Pierre Bourdieu lahir pada tahun 1930 di Perancis. dia pernah bersekolah di Press Ecole Normale Superieure. Disana dia belajar mengenai filsafat marxisme Perancis, eksistensialisme Jean-Paul Sartre, dan antropologi struktural Claude Levi Strauss.
Bourdieu mengkritik filsafat marxisme dan eksistensialisme yang dianggap struktur dan agensi yang riil merepresentasi kerangka eksplanatoris yang eksklusif secara mutualistic. penjelasan mudahnya seperti ini, subjektivitas dan objektivitas memiliki sebuah kesamaan, agen dan struktur saling mempengaruhi satu sama lain. individu memiliki suatu kebiasaan lalu memproduksinya kemudian menjadi arena. pemikiran ini disebut dengan teori praktik sosial.
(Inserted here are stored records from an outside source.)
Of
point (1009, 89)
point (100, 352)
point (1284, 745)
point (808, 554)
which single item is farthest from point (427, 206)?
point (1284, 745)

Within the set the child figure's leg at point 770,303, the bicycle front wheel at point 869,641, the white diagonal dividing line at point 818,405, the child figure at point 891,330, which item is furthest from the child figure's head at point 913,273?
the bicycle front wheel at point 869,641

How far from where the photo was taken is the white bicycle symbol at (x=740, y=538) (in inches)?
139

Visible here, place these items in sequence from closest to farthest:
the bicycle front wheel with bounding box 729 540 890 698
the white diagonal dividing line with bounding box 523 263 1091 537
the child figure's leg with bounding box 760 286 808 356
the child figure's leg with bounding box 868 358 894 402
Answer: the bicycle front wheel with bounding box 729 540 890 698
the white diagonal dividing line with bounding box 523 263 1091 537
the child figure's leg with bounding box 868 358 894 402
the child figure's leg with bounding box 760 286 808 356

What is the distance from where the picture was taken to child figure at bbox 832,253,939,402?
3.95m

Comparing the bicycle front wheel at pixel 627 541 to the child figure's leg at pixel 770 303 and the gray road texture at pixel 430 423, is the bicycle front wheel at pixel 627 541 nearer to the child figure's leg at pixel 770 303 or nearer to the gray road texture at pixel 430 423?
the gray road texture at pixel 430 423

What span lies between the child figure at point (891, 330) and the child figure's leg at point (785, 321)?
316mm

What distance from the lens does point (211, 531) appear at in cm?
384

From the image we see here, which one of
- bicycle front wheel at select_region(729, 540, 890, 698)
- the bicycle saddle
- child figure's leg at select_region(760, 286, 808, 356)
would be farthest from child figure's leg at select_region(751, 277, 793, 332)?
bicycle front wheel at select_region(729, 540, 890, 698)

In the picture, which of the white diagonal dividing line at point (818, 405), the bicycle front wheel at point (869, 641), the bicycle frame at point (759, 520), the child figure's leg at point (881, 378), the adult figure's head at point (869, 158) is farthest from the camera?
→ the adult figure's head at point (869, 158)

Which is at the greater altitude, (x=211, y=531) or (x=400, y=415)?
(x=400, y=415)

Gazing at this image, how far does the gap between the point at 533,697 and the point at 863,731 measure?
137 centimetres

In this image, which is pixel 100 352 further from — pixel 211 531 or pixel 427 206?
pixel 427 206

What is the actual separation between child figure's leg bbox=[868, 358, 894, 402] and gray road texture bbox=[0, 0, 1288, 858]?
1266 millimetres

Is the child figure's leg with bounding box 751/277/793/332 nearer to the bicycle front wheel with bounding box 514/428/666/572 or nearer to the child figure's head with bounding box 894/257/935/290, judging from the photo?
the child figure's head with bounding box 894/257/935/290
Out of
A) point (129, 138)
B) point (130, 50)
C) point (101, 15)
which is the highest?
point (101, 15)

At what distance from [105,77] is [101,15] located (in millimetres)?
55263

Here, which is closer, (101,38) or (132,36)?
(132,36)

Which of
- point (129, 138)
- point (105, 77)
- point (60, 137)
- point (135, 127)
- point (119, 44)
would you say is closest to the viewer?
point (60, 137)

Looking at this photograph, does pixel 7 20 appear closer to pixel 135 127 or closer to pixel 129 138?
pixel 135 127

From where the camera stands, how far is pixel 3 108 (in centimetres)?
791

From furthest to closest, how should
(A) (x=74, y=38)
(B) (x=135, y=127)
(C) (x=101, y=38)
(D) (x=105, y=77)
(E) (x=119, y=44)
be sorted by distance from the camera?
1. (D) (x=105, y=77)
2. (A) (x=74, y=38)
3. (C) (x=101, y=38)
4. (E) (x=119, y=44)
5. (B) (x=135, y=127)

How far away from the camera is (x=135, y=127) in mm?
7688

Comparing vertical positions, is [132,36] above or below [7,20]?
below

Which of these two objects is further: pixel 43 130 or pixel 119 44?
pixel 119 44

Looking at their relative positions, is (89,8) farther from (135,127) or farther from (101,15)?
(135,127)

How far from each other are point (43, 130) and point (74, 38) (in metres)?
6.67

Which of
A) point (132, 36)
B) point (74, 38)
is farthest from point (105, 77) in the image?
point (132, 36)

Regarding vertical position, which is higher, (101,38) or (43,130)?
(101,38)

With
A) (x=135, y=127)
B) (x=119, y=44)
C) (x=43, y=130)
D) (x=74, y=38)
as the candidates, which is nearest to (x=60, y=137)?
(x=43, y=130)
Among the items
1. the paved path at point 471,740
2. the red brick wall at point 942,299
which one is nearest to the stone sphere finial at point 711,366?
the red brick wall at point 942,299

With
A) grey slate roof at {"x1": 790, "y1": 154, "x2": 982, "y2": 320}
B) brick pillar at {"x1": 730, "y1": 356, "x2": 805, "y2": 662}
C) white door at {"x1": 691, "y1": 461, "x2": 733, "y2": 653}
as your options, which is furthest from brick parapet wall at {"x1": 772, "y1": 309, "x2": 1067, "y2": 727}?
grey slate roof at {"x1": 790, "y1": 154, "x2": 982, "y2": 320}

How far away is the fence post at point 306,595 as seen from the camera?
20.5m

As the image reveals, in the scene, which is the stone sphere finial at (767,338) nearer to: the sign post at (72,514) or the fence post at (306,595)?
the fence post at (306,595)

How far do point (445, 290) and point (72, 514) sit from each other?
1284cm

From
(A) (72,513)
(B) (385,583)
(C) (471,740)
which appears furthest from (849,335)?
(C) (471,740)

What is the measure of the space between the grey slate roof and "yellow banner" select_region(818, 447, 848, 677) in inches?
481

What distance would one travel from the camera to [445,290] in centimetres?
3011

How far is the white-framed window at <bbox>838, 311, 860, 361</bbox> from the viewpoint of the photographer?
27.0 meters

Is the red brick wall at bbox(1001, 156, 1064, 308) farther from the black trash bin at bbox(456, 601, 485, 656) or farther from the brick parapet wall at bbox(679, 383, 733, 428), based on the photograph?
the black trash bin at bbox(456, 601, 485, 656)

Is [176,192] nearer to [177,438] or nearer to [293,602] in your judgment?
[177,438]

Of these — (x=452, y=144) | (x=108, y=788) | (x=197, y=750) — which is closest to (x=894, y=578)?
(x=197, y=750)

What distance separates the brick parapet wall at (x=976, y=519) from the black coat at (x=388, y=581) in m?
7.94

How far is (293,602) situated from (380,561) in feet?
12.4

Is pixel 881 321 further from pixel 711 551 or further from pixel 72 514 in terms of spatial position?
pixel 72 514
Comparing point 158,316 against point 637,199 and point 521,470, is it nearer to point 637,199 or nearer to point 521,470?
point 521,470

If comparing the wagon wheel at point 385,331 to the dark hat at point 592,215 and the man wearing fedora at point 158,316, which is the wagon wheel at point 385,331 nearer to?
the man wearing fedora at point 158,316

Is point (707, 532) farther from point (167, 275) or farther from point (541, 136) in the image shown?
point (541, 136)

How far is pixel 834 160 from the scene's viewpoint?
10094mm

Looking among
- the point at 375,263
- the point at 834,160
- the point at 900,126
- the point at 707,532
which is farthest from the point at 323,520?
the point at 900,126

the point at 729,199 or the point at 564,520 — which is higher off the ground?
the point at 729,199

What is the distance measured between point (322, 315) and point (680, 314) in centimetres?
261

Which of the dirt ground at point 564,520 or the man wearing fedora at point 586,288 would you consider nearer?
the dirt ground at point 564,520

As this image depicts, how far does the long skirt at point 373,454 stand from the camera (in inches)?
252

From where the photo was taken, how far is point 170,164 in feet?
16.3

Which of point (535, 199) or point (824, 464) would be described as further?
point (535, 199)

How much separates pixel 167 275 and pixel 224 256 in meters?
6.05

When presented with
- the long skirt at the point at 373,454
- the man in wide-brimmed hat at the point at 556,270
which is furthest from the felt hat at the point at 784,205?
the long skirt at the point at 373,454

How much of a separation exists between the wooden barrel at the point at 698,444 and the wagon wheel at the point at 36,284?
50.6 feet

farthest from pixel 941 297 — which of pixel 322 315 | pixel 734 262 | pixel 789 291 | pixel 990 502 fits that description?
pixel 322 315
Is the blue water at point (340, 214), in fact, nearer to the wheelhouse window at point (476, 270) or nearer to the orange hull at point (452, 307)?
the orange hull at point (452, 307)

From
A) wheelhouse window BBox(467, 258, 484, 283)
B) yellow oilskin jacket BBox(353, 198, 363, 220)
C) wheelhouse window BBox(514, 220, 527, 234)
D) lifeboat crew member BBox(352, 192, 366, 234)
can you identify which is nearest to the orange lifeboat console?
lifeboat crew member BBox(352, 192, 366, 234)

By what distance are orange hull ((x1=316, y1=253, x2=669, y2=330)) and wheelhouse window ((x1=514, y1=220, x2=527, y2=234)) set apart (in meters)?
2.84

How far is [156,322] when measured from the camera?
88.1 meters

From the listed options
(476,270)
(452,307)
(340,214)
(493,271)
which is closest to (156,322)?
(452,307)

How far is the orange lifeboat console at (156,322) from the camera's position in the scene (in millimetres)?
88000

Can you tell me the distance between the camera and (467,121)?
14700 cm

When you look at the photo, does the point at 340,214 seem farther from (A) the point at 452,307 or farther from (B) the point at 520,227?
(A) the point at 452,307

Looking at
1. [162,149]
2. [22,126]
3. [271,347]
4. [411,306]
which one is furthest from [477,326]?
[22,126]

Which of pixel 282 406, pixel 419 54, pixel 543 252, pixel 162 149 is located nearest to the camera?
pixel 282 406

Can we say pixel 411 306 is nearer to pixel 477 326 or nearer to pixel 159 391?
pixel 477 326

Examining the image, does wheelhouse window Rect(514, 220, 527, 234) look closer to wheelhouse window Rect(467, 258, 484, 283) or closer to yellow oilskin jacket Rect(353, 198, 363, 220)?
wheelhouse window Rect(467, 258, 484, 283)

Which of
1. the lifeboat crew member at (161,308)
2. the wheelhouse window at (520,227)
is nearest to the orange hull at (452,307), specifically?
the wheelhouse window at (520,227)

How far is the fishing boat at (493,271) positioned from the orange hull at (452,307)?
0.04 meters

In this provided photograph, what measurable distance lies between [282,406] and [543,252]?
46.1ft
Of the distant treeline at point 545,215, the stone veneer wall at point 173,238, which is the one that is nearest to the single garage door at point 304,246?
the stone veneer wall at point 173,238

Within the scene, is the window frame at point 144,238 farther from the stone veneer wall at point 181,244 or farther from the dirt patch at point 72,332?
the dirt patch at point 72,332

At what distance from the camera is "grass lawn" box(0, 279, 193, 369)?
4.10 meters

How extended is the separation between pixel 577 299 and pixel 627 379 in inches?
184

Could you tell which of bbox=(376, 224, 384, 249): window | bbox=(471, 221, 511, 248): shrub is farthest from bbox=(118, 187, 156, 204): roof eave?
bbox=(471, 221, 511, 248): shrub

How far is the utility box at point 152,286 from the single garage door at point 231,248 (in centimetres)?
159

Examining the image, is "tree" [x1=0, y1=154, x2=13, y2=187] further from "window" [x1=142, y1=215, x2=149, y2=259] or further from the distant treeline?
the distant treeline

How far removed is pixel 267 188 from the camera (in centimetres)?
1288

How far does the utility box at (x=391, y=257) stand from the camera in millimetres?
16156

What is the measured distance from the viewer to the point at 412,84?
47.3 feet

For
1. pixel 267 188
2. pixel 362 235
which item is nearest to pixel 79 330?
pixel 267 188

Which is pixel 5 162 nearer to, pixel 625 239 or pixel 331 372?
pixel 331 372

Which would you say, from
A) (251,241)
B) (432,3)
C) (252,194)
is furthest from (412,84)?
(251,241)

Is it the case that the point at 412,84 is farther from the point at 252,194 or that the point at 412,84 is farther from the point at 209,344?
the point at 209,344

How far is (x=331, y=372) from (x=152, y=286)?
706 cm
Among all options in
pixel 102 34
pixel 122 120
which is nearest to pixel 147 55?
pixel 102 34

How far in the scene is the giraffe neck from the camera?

Teori praktik sosial Pierre Bourdieu ini menjelaskan konsep (Habitus x Modal) + Ranah = Praktik.
Habitus adalah ruang konseptual dimana pengalaman doxa tersimpan sebagai seperangkat ingatan (memories) mengenai bagaimana berperilaku. Habitus merupakan kebiasaan seseorang yang terbentuk karena struktur apa yang mereka lihat ketika setelah lahir. Habitus sangatlah berkaitan dengan field. field disini sebagai tempat atau ruang para agen sosial melakukan persaingan untuk mendapatkan berbagai sumber daya material maupun kekuatan simbolik.
Kebiasaan (habitus) yang diperoleh manusia tidak bisa lepas dari modal. disini Bourdieu tidak hanya membicarakan modal tentang ekonomi saja, melainkan budaya, sosial, dan simbolik. contoh seperti ini ketika seseorang itu mempunyai kebiasaan selalu membaca kitab suci, kebiasaan ini muncul karena didikan dari orang tuanya atau tempat dimana seorang ini menempuh ilmu. inilah modal yang dimaksud oleh Bourdieu.
Bisa dipahami bahwa kebiasaan korupsi yang dilakukan oleh para pemerintah ini berawal dari budaya korupsi turun temurun yang dimana ini menjadikan modal bagi pemerintahan selanjutnya dan terkadang tindakan korupsi ini bisa tertutupi karena tempat yang mereka duduki saling terinterkoneksi dalam satu partai/keluarga/ideologi. sehingga korupsi itu perlu dan harus dilakukan ketika menjadi pejabat karena subjektivitas dan objektivitas saling bersangkutan. kita tidak bisa menghukum mati seorang pejabat yang melakukan korupsi dan kita juga tidak bisa menyalahkan sistemnya. kita hanya bisa mengubah kebiasaan, field, dan modal yang ada pada sekitar kita karena ini menjadi hal penting untuk meminimalisir kasus korupsi.
Daftar Referensi:
Bourdieu, P. (1990) The Logic of Practice. Stanford University Press.